Former Russian spy critically ill after exposure to 'unknown substance'
The Kremlin said today that Russia has not been approached by British authorities to help in an investigation over how and why a former Russian spy was found critically ill in a shopping mall in a town in southern England.
British media have identified him as Sergei Skripal, 66, who was convicted in Russia on charges of spying for Britain and sentenced in 2006 to 13 years in prison. Skripal, who is said to have suffered exposure to an “unknown substance” was freed in 2010 as part of a US-Russian spy swap.
A woman was also found unconscious Sunday afternoon in Salisbury, about 90 miles (145 kilometers) west of London.
Dimitry Peskov, President Vladimir Putin’s spokesman, said Tuesday at a daily conference call with media in Russia there has been no request for help but that “Moscow is always ready to cooperate.”
Wiltshire Police, which is responsible for the Salisbury area, said the man and woman appeared to know one another and had no visible injuries.
“They are currently being treated for suspected exposure to an unknown substance. Both are currently in a critical condition in intensive care,” the police department said in a statement.
The discovery led to a dramatic decontamination effort. Crews in billowing yellow moon suits worked into the night spraying down the street, and the Salisbury hospital’s emergency room was closed.
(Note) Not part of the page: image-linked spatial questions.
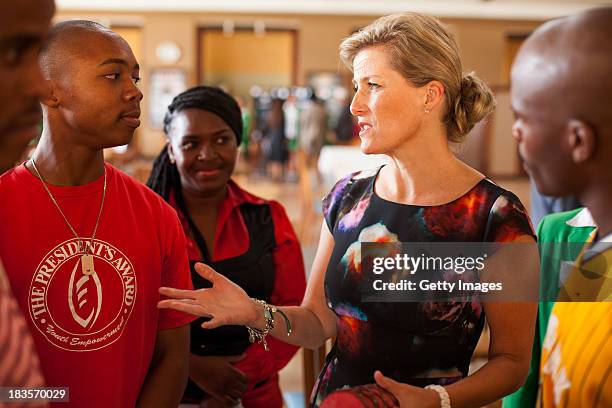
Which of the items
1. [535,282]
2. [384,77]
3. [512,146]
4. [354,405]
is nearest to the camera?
[354,405]

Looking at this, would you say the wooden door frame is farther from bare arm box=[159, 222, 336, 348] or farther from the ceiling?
bare arm box=[159, 222, 336, 348]

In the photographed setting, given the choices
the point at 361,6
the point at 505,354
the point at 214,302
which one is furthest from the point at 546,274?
the point at 361,6

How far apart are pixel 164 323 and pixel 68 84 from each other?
0.51 m

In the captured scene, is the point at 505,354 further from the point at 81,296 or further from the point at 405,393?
the point at 81,296

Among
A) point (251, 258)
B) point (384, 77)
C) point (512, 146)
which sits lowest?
point (251, 258)

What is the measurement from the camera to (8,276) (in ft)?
3.67

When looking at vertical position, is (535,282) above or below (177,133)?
below

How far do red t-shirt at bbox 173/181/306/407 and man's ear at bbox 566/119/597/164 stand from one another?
3.78 feet

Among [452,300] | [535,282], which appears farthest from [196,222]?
[535,282]

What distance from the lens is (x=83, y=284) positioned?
117 centimetres

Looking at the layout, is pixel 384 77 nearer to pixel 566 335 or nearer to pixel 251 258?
pixel 566 335

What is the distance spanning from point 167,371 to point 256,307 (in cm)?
22

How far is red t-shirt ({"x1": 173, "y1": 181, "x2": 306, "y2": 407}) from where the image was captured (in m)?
1.79

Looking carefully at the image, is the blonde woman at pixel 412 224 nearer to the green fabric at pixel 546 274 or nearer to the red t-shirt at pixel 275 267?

Public Health England said it had only limited information about the patients, but there “doesn’t appear to be any further immediate risk to public health.”
“PHE understands that those exposed to the substances have been decontaminated,” the health agency said in a statement.
Public records list Skripal as having an address in Salisbury.
Skripal served with Russia’s military intelligence, often known by its Russian-language acronym GRU, and retired in 1999. He then worked at the Foreign Ministry until 2003 and later became involved in business.
After his 2004 arrest in Moscow, he confessed to having been recruited by British intelligence in 1995 and said he provided information about GRU agents in Europe, receiving over $100,000 in return.
At the time of Skripal’s trial, the Russian media quoted the FSB domestic security agency as saying that the damage from his activities could be compared to harm inflicted by Oleg Penkovsky, a GRU colonel who spied for the United States and Britain. Penkovsky was executed in 1963.
Skripal was pardoned and released from custody in July 2010 as part of a US-Russian-spy swap, which followed the exposure of a ring of Russian sleeper agents in the United States.
The circumstances surrounding Sunday’s incident were still murky and police urged the public not to speculate. But few could avoid invoking the name of Alexander Litvinenko — the former Russian agent who died after drinking polonium-210-laced tea in a swanky London hotel in 2006.
His illness was initially treated as unexplained; evidence eventually emerged indicating he had been deliberately poisoned with the radioactive material.
A British judge wrote in a 2016 report that Litvinenko’s death was an assassination carried out by Russia’s security services — with the likely approval of Putin. The Russian government has denied any responsibility.